My sister-in-law bought this at the airport during a family vacation. A few pages in, she threw it down and suggested I take a look. I did. It was insultingly bad. We read the rest together to see how much worse if could get and we weren't disappointed. We now have an ongoing joke about how to be the most heinous person possible in every situation, based on Minty's guidance. We joked that I should write a review. I decided to follow through and spare some potential readers any wasted time.
This book positions itself as a "witty, humorous, tongue-in-cheek" approach to living your life unburdened by things like listening to friends or helping others when they need it. It's a poorly-written and obnoxious collection of trash advice.
It mocks those who work hard, listen when people speak to them, or take on serious responsibility.

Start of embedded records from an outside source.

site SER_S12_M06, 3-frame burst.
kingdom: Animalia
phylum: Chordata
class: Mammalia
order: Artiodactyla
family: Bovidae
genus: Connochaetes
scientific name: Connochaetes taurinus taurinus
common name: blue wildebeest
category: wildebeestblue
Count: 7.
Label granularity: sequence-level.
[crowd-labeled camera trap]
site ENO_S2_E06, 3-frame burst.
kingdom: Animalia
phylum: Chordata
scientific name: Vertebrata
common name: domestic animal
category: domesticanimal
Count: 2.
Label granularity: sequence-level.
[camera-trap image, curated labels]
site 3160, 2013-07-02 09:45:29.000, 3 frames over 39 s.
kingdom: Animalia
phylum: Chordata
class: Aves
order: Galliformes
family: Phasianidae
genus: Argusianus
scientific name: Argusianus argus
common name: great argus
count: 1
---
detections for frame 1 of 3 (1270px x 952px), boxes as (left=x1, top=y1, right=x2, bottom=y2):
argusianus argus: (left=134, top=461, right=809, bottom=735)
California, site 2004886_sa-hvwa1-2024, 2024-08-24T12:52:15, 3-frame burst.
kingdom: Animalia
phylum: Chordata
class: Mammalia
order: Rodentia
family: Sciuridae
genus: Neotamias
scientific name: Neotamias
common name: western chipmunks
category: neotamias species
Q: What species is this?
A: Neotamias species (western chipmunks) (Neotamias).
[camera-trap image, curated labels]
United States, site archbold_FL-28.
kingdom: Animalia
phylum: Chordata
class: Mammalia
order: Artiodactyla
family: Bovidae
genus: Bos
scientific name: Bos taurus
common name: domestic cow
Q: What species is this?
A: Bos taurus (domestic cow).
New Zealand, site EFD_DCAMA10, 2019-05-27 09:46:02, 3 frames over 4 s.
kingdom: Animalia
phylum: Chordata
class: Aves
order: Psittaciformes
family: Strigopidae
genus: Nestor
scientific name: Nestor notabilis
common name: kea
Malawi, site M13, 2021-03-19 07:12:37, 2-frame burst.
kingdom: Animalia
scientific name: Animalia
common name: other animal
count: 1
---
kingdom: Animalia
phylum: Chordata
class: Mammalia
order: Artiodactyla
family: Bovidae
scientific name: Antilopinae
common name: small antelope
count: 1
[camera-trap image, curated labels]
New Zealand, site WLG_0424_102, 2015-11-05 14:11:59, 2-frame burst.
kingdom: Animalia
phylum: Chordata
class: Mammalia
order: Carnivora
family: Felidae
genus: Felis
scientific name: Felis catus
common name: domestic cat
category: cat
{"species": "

It views them as "suckers." How the author thought is was appropriate to release this in the middle of a pandemic and economic crisis illustrates how self absorbed her philosophy is. It shames those who care about their friends, family or co-workers. It's one long self-centered humblebrag disguised as a lifestyle guide.
In our current climate it reads as tone-deaf, self-aggrandizing and unoriginal. The jokes and "observations" are tired and outdated material that may have been funny decades ago, but don't hold up today. This is not wit, humor or playful observation. The author also details at length what she looks like, eats, the color of her eyes, etc. etc. etc. It's out of place and self-important in the worst way.
At one point in the book, Ms. Minty makes a statement about "worrying that her haircut will make her look like she had fled a mental institution." She also makes a couple of other crass comments about mental health. Are we doing that now?
The only time you should follow her advice is on the occasion you see this book and consider buying or reading it. In that case, I would also encourage you to "do nothing."